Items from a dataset

_ _ _

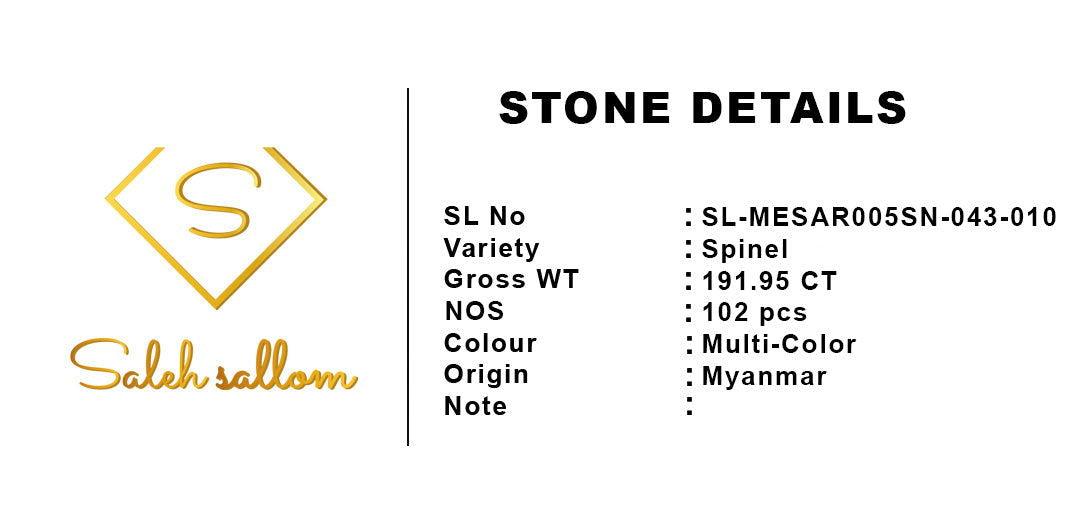 S

Saleh sallom

STONE DETAILS

SL No : SL-MESAR005SN-043-010
Variety : Spinel
Gross WT : 191.95 CT
NOS : 102 pcs
Colour : Multi-Color
Origin : Myanmar
Note :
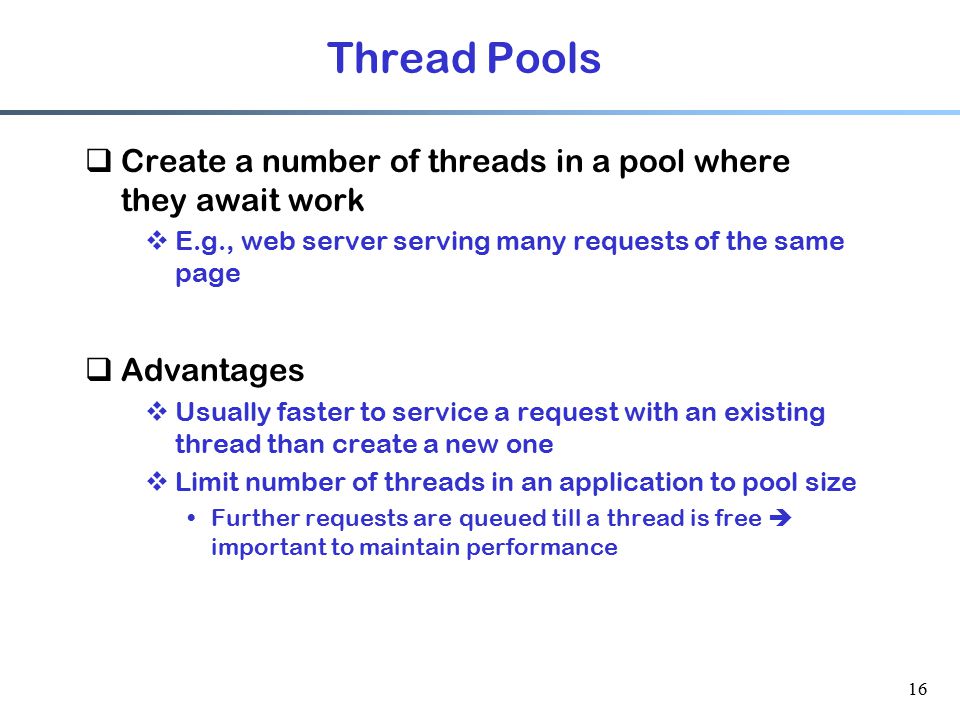 Thread Pools

❑ Create a number of threads in a pool where they await work

❖ E.g., web server serving many requests of the same page

❑ Advantages

❖ Usually faster to service a request with an existing thread than create a new one

❖ Limit number of threads in an application to pool size

• Further requests are queued till a thread is free ➔ important to maintain performance

16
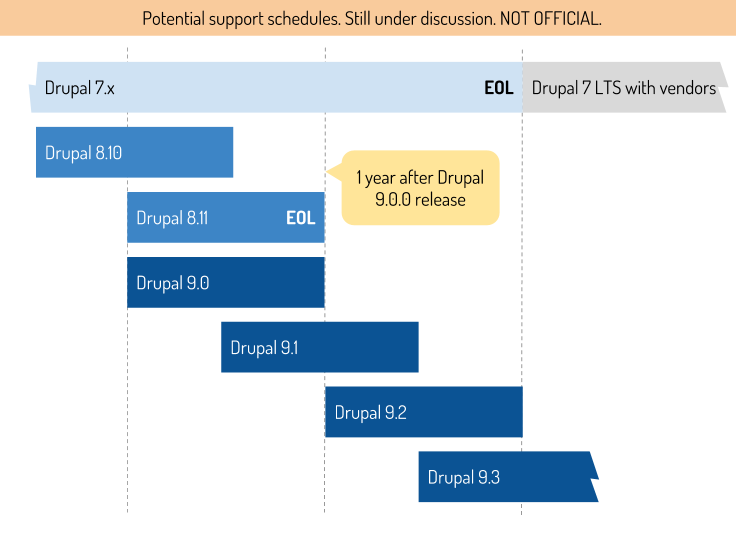 Potential support schedules. Still under discussion. NOT OFFICIAL.

Drupal 7.x

EOL

Drupal 7 LTS with vendors

Drupal 8.10

1 year after Drupal 9.0.0 release

Drupal 8.11

EOL

Drupal 9.0

Drupal 9.1

Drupal 9.2

Drupal 9.3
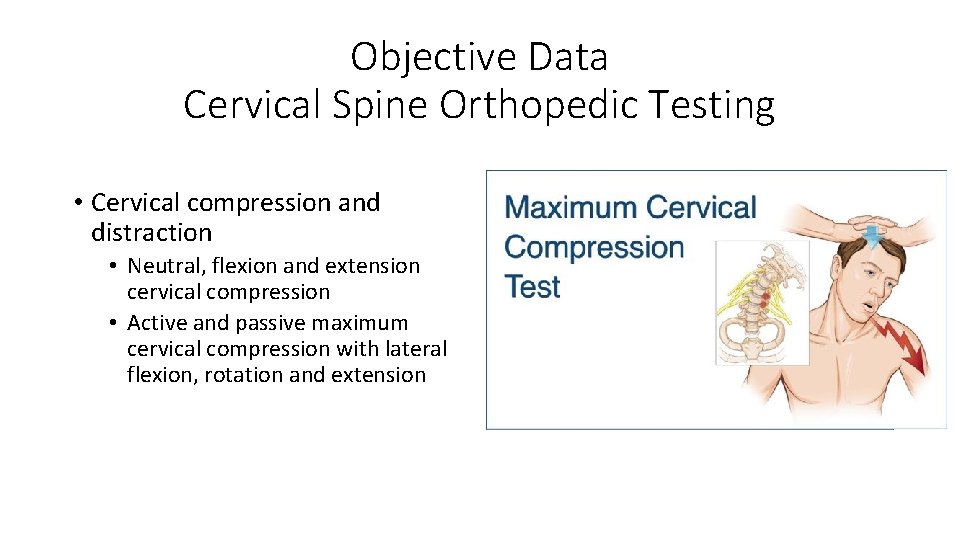 Objective Data
Cervical Spine Orthopedic Testing

• Cervical compression and distraction
  • Neutral, flexion and extension cervical compression
  • Active and passive maximum cervical compression with lateral flexion, rotation and extension

Maximum Cervical Compression Test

_ _ _

What's needed here is an exact repeat of all the records above, pictures excluded.

**Output below**
 S

Saleh sallom

STONE DETAILS

SL No : SL-MESAR005SN-043-010
Variety : Spinel
Gross WT : 191.95 CT
NOS : 102 pcs
Colour : Multi-Color
Origin : Myanmar
Note :
 Thread Pools

❑ Create a number of threads in a pool where they await work

❖ E.g., web server serving many requests of the same page

❑ Advantages

❖ Usually faster to service a request with an existing thread than create a new one

❖ Limit number of threads in an application to pool size

• Further requests are queued till a thread is free ➔ important to maintain performance

16
 Potential support schedules. Still under discussion. NOT OFFICIAL.

Drupal 7.x

EOL

Drupal 7 LTS with vendors

Drupal 8.10

1 year after Drupal 9.0.0 release

Drupal 8.11

EOL

Drupal 9.0

Drupal 9.1

Drupal 9.2

Drupal 9.3
 Objective Data
Cervical Spine Orthopedic Testing

• Cervical compression and distraction
  • Neutral, flexion and extension cervical compression
  • Active and passive maximum cervical compression with lateral flexion, rotation and extension

Maximum Cervical Compression Test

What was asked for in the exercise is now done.